#### Your tasks
**1)** Set down the stretch of the rehearing opinion from "SOTOMAYOR, Circuit Judge." through "in 18 U.S.C.", word for word.
**2)** Write the next part of the rehearing opinion, picking up right after its last sentence.

#### Excerpted text
□ □ □

SOTOMAYOR, Circuit Judge.
ON PETITION FOR REHEARING
Appellant Eliot S. Sash petitions the panel for rehearing to reconsider its decision in
Sash v. Zenk,
428 F.3d 132 (2d Cir.2005). We assume familiarity with our original decision and its underlying facts. Because Sash has failed to show “point[s] of law or fact that ... the court has overlooked or misapprehended,” Fed. R.App. P. 40(a)(2);
see Treadway Cos., Inc. v. Care Corp.,
638 F.2d 357, 386 (2d Cir.1980) (denying petition for rehearing), the petition is denied. We write to address an issue, not raised in the briefs or oral argument in this case, but which Sash argues arises as a result of our earlier opinion.
I. The Rule of Lenity and the
Ex Post Facto
Doctrine
In our earlier opinion, the threshold question was -whether this Court should resolve ambiguities in 18 U.S.C.
§ 3624(b), the statute governing calculation by the Bureau of Prisons (BOP) of sentencing credits for good behavior in prison, also known as “good time” credit, by reference to the interpretive guidelines set forth in
Chevron U.S.A., Inc. v. Natural Resources Defense Council, Inc.,
467 U.S. 837, 843, 104 S.Ct. 2778, 81 L.Ed.2d 694 (1984), or by reference to the rule of lenity. We held that the rule of lenity does not apply to our interpretation of § 3624(b) because the calculation of good time credit does not concern criminal punishment in a way that implicates either of the purposes of the rule of lenity; in other words, the calculation of sentencing credit is not “criminal” for purposes of the rule of lenity. 428 F.3d at 135. Sash argues that this holding contradicts Supreme Court precedent establishing that such calculations are criminal for purposes of an
ex post facto
analysis.
We address Sash’s argument to avoid any confusion as to the import of our earlier opinion.
The
ex post facto
doctrine is one of the Constitution’s several protections against retroactive application of legislation.
See Lynce v. Mathis,
519 U.S. 433, 439
&
n. 12, 117 S.Ct. 891, 137 L.Ed.2d 63 (1997);
see also
U.S. Const. art. I, § 9 (“No Bill of Attainder or ex post facto Law shall be passed.”);
id.
§ 10 (“No State shall ... pass any ... ex post facto Law.”). The Supreme Court has held that the calculation of sentencing credits is a criminal matter for purposes of the
ex post facto
doctrine.
See Lynce,
519 U.S. at 439, 440-47, 117 S.Ct. at 894, 895-898;
Weaver v. Graham,
450 U.S. 24, 32, 101 S.Ct. 960, 67 L.Ed.2d 17 (1981). But this does not mean that regulations of good time calculation are also “criminal” for purposes of the rule of lenity.
It may seem strange that a statute can be considered “criminal” for some purposes and not for others.

□ □ □

#### Information shown
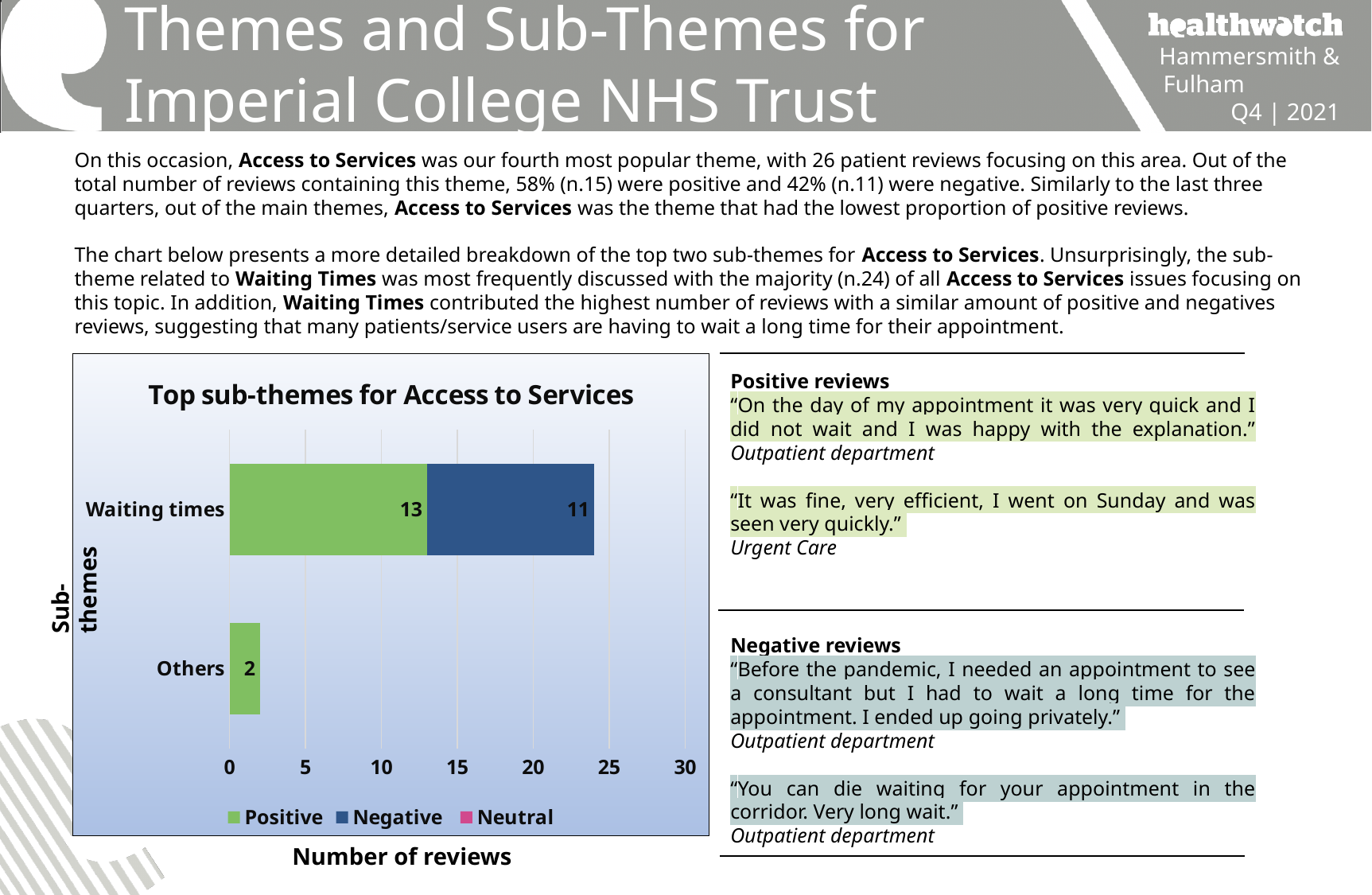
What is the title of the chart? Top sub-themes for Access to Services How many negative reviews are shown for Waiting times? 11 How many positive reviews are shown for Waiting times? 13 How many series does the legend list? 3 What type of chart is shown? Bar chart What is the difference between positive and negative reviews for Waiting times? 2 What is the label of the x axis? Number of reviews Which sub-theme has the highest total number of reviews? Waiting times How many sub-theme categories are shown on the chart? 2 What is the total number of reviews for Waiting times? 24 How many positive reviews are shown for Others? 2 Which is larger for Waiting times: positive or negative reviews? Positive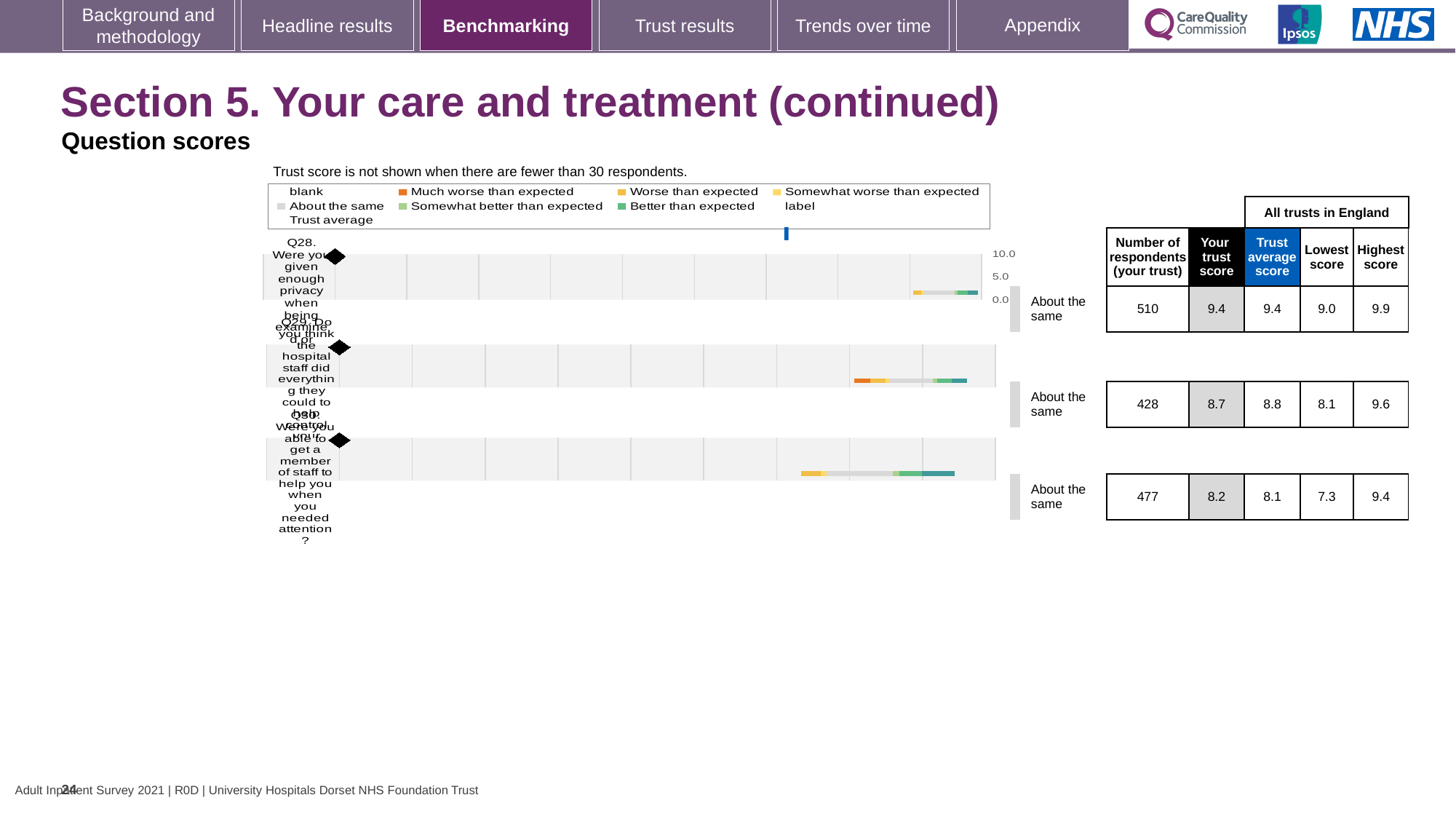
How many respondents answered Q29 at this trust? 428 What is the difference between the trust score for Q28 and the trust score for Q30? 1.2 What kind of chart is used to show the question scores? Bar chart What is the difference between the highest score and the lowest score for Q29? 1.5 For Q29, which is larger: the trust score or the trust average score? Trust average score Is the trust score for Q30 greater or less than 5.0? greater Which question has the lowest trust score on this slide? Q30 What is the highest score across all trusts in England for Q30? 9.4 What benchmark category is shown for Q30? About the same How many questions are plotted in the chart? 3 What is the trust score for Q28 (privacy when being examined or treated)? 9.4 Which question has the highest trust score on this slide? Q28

□ □ □

#### Answer list
**1)**
SOTOMAYOR, Circuit Judge.
ON PETITION FOR REHEARING
Appellant Eliot S. Sash petitions the panel for rehearing to reconsider its decision in
Sash v. Zenk,
428 F.3d 132 (2d Cir.2005). We assume familiarity with our original decision and its underlying facts. Because Sash has failed to show “point[s] of law or fact that ... the court has overlooked or misapprehended,” Fed. R.App. P. 40(a)(2);
see Treadway Cos., Inc. v. Care Corp.,
638 F.2d 357, 386 (2d Cir.1980) (denying petition for rehearing), the petition is denied. We write to address an issue, not raised in the briefs or oral argument in this case, but which Sash argues arises as a result of our earlier opinion.
I. The Rule of Lenity and the
Ex Post Facto
Doctrine
In our earlier opinion, the threshold question was -whether this Court should resolve ambiguities in 18 U.S.C.

**2)**
See United States v. Bedonie,
317 F.Supp.2d 1285, 1309-10 (D.Utah 2004) (suggesting that the same test for “punishment” should apply in both the
ex post facto
and rule of lenity contexts),
rev’d on other grounds sub nom. United States v. Serawop,
410 F.3d 656 (10th Cir.2005). But the Supreme Court has plainly indicated that this is sometimes the case.
See United States v. Ward,
448 U.S. 242, 253-54, 100 S.Ct. 2636, 65 L.Ed.2d 742 (1980) (“The question before us, then, is whether the penalty imposed in this case, although clearly not ‘criminal’ enough to trigger the protections of the Sixth Amendment, the Double Jeopardy Clause of the Fifth Amendment, or the other procedural guarantees normally associated with criminal prosecutions, is nevertheless so far criminal in its nature as to trigger the Self-Incrimination Clause of the Fifth Amendment.”) (internal alteration and quotation marks omitted).
Furthermore, it is clear that sentencing-administration statutes may be “criminal” for some purposes but not for others. For purposes of the Sixth Amendment right to counsel, for example, the prison disciplinary hearings that deprive inmates of good time are not considered “criminal.” The Supreme Court held in
Baxter v. Palmigi-ano,
425 U.S. 308, 96 S.Ct. 1551, 47 L.Ed.2d 810 (1976), that inmates do not have a right to retained or appointed counsel at.“prison disciplinary hearings which are not part of a. criminal prosecution.”
Id.
at 315, 96 S.Ct. 1551 (internal alterations and quotation marks omitted). Thus, prison disciplinary hearings are not treated as “criminal” for purposes of the Sixth Amendment.
See
U.S. Const., amend. VI (“In all criminal prosecutions, the accused
shall enjoy the right ... to have the Assistance of Counsel for his defence.”);
see also Wolff v. McDonnell,
418 U.S. 539, 570, 94 S.Ct. 2963, 41 L.Ed.2d 935 (1974) (finding no general due process right to counsel during prison disciplinary proceedings). In another context, this Circuit has held that sentencing-administration statutes are not “criminal” for purposes of Double Jeopardy analysis.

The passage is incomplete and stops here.